When I saw the theme for this issue, the line from a John Mellencamp song kept running through my head: "I was born in a small town." After all, I was born in a small town in rural Indiana…Crawfordsville, Indiana!
Baseball every summer in Milligan Park. Nicholson School for kindergarten, St. Bernard’s for elementary/middle school, CHS for high school. (Stealing pots as a high school senior, only to turn around and try to protect them as a freshman the next year!)
It’s interesting to be a grown-up "townie" and be back working in Crawfordsville after more than 30 years away. Oh, we had the occasional visit when I was away in the Air Force but those days didn’t lend themselves to a good look around. All too often, the question was—"is the Darilicious open?"—and the answer, regardless of a "Yes" or "No," usually finished the discussion. Once the Redwood Inn, the excellent restaurant on the south side of town, closed, it seemed when we went out to eat it meant the Beef House in Covington, or Lafayette, or Indianapolis. And what about Stecks, Weathervane, The Squire Shop, Miller’s Shoes, and the Bank Cigar Store? Gone. All gone.
Don’t get the idea that the Runges lived on base or in big cities. During my military career, we moved 18 times, I think, and our family lived in several small towns: Mt. Home, ID (one stop light and high desert); Clovis, NM (on a clear day you CAN see the end of the world from there!); Stanton, Suffolk, England; Croxton, Norfolk, England; Feltwell, Suffolk, England; Yorktown, VA, and Granger, IN!
Crawfordsville, like so many other small towns, has changed a great deal. Sometimes the quickest way to lose a community is to work hard to preserve it "just the way it always was." The reason: If you aren’t growing, you’re dying. There is no in-between. Preservation without investment and advancement is a nice term for decay.
That doesn’t mean Crawfordsville is dead, by any means. But I do think the kind of town we had in the 1970s, like so many other similar communities, is gone. The locals lived and worked here. They shopped here.

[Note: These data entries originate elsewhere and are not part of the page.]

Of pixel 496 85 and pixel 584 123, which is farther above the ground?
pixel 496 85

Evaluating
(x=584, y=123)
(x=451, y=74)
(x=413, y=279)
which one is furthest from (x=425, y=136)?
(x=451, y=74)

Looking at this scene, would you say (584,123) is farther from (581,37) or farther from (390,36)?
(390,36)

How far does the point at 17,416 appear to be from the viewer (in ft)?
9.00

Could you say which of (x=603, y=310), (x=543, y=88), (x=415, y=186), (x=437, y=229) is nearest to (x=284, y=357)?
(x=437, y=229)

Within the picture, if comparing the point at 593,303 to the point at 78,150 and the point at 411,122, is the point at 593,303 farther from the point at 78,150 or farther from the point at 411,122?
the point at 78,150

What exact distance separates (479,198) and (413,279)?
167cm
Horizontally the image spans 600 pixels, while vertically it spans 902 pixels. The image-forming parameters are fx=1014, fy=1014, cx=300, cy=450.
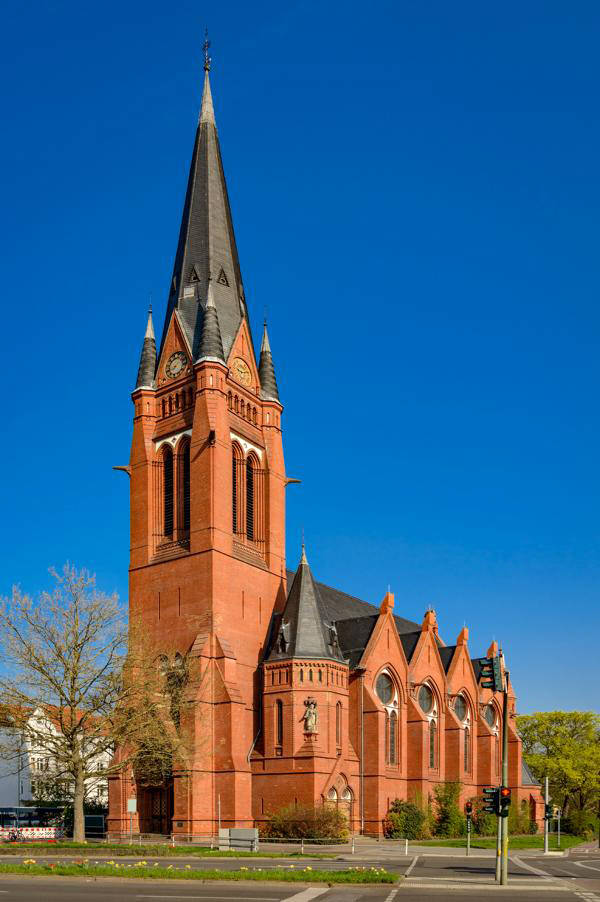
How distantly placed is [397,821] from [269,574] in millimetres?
15861

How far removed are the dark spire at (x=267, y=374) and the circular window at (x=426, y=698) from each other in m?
22.3

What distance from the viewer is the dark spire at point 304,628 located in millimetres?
56375

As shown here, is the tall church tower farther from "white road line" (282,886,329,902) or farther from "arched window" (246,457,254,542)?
"white road line" (282,886,329,902)

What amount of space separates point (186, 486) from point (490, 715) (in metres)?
36.6

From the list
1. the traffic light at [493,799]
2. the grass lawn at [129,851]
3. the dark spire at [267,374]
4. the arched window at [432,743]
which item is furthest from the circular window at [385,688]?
the traffic light at [493,799]

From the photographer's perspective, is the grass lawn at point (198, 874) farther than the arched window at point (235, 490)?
No

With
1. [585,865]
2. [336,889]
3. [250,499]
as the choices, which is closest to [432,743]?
[250,499]

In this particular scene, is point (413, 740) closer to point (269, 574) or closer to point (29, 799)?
point (269, 574)

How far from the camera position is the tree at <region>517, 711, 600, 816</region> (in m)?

They went out to eat here. There were small industries located here (Steel Industries, Mid-States) and most of the Wabash faculty lived a rock’s throw or less from the campus. We had two "big" banks a couple blocks from each other—Elston Bank and First National Bank.
No, Crawfordsville is not dead…but it is different. It would be easy to say: "Well, that’s life." But I sense a growing desire by the local community and by the Wabash community to change. To improve. To work together for the betterment of all. I think you’ll see that in the years to come. Stay tuned for the details.
Like you, I’m sure, I am proud of my hometown. As Bruce Springsteen sings: "Take a good look around, this is our hometown."